Task description: Though the entries hold pictures, only their text should be duplicated, exactly and in full.

Task data:

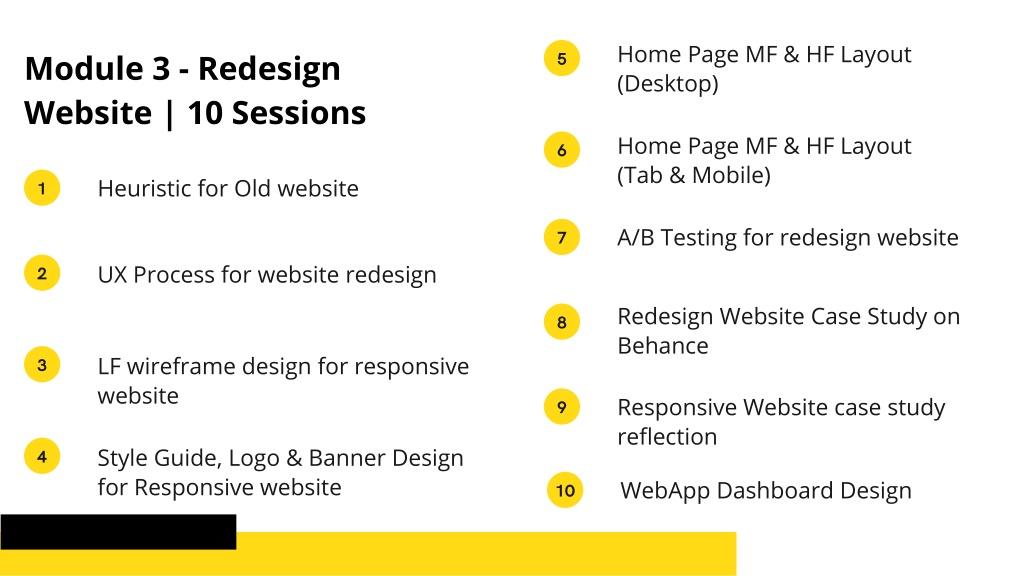 Module 3 - Redesign Website | 10 Sessions

1 Heuristic for Old website

2 UX Process for website redesign

3 LF wireframe design for responsive website

4 Style Guide, Logo & Banner Design for Responsive website

5 Home Page MF & HF Layout (Desktop)

6 Home Page MF & HF Layout (Tab & Mobile)

7 A/B Testing for redesign website

8 Redesign Website Case Study on Behance

9 Responsive Website case study reflection

10 WebApp Dashboard Design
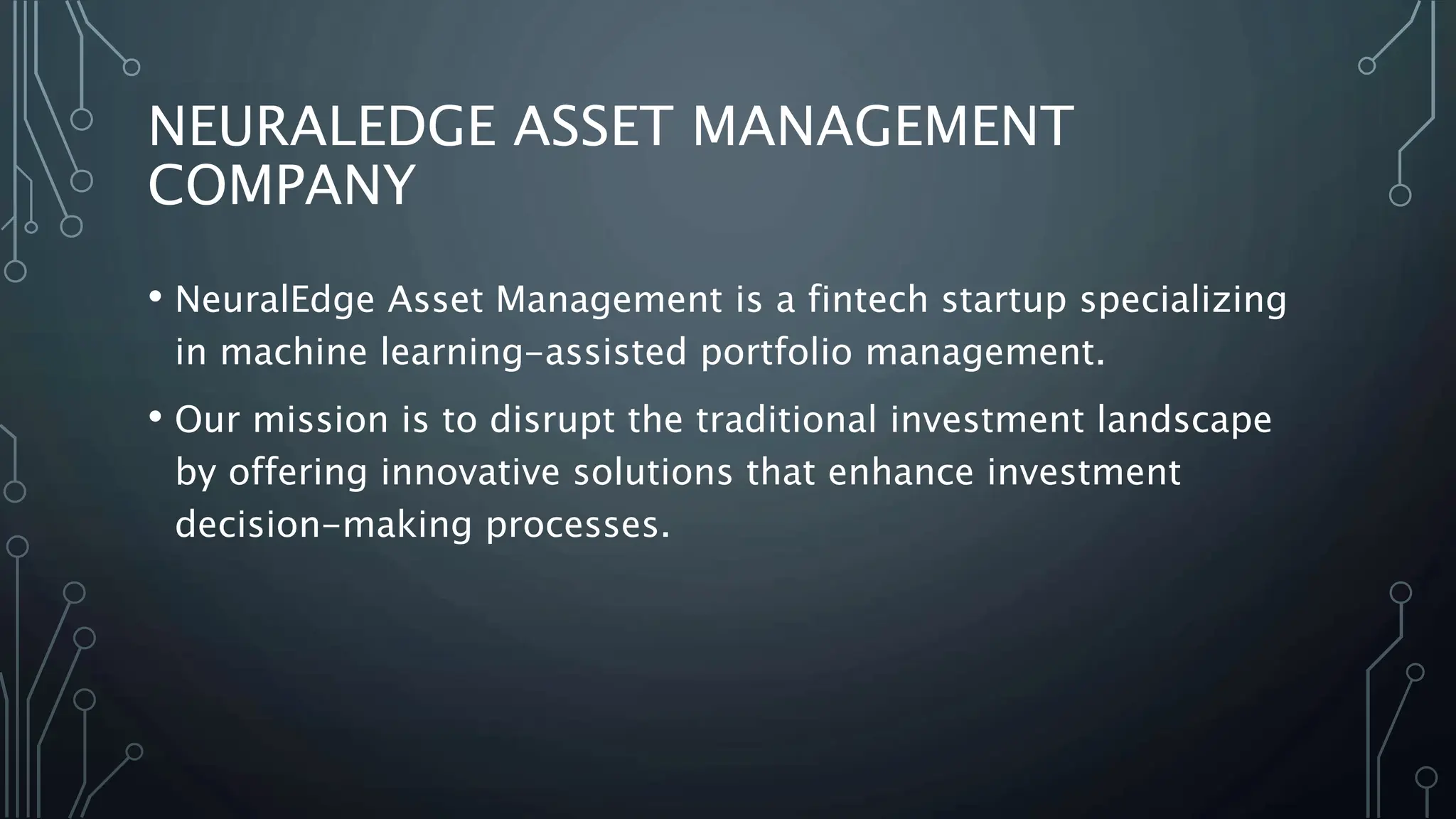 NEURALEDGE ASSET MANAGEMENT COMPANY

• NeuralEdge Asset Management is a fintech startup specializing in machine learning-assisted portfolio management.

• Our mission is to disrupt the traditional investment landscape by offering innovative solutions that enhance investment decision-making processes.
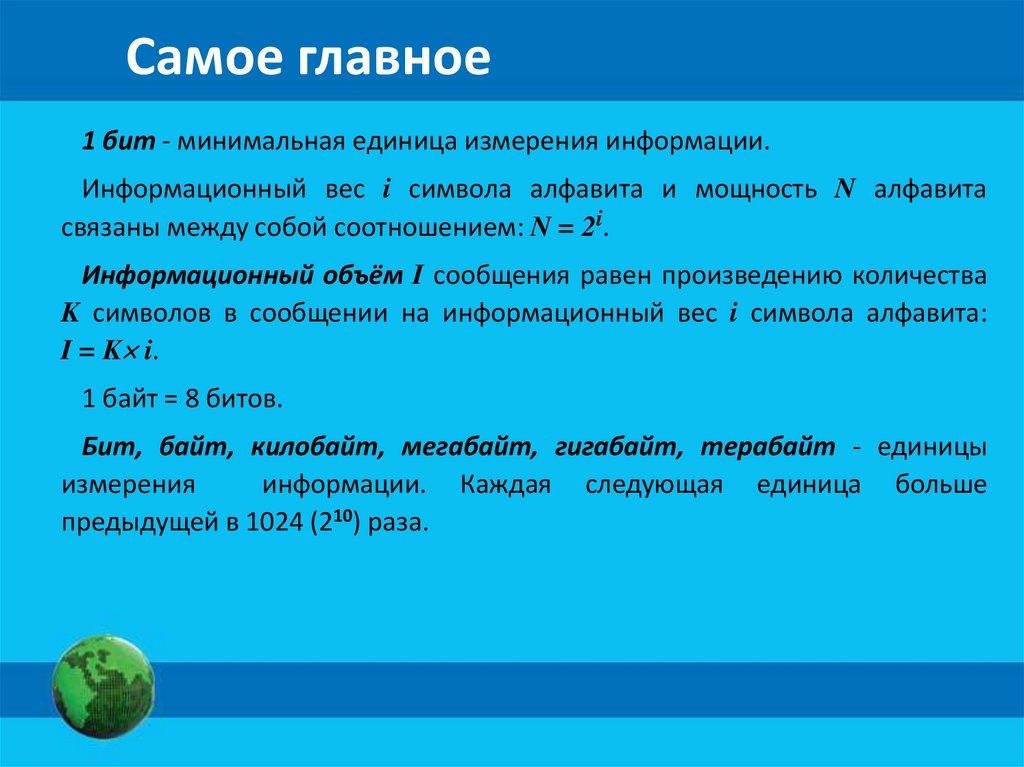 Самое главное

1 бит - минимальная единица измерения информации.

Информационный вес $i$ символа алфавита и мощность $N$ алфавита связаны между собой соотношением: $N = 2^i$.

Информационный объём $I$ сообщения равен произведению количества $K$ символов в сообщении на информационный вес $i$ символа алфавита: $I = K \times i$.

1 байт = 8 битов.

Бит, байт, килобайт, мегабайт, гигабайт, терабайт - единицы измерения информации. Каждая следующая единица больше предыдущей в 1024 ($2^{10}$) раза.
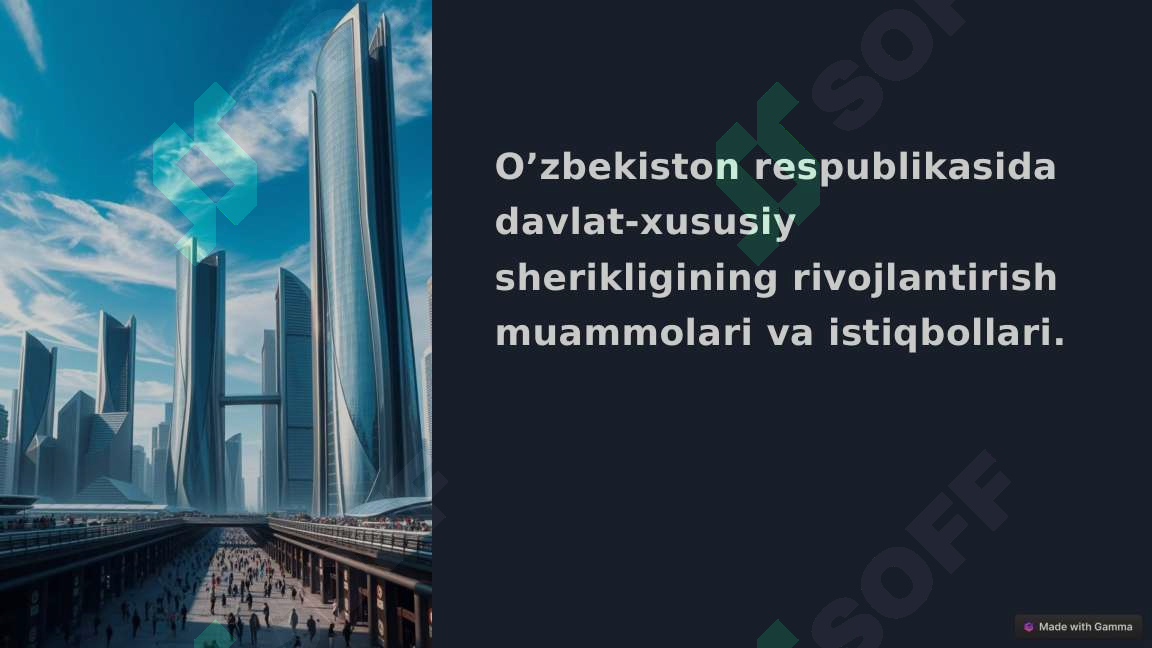 O’zbekiston respublikasida davlat-xususiy sherikligining rivojlantirish muammolari va istiqbollari.

SOFF

SOFF

Made with Gamma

Solution for this exercise:
 Module 3 - Redesign Website | 10 Sessions

1 Heuristic for Old website

2 UX Process for website redesign

3 LF wireframe design for responsive website

4 Style Guide, Logo & Banner Design for Responsive website

5 Home Page MF & HF Layout (Desktop)

6 Home Page MF & HF Layout (Tab & Mobile)

7 A/B Testing for redesign website

8 Redesign Website Case Study on Behance

9 Responsive Website case study reflection

10 WebApp Dashboard Design
 NEURALEDGE ASSET MANAGEMENT COMPANY

• NeuralEdge Asset Management is a fintech startup specializing in machine learning-assisted portfolio management.

• Our mission is to disrupt the traditional investment landscape by offering innovative solutions that enhance investment decision-making processes.
 Самое главное

1 бит - минимальная единица измерения информации.

Информационный вес $i$ символа алфавита и мощность $N$ алфавита связаны между собой соотношением: $N = 2^i$.

Информационный объём $I$ сообщения равен произведению количества $K$ символов в сообщении на информационный вес $i$ символа алфавита: $I = K \times i$.

1 байт = 8 битов.

Бит, байт, килобайт, мегабайт, гигабайт, терабайт - единицы измерения информации. Каждая следующая единица больше предыдущей в 1024 ($2^{10}$) раза.
 O’zbekiston respublikasida davlat-xususiy sherikligining rivojlantirish muammolari va istiqbollari.

SOFF

SOFF

Made with Gamma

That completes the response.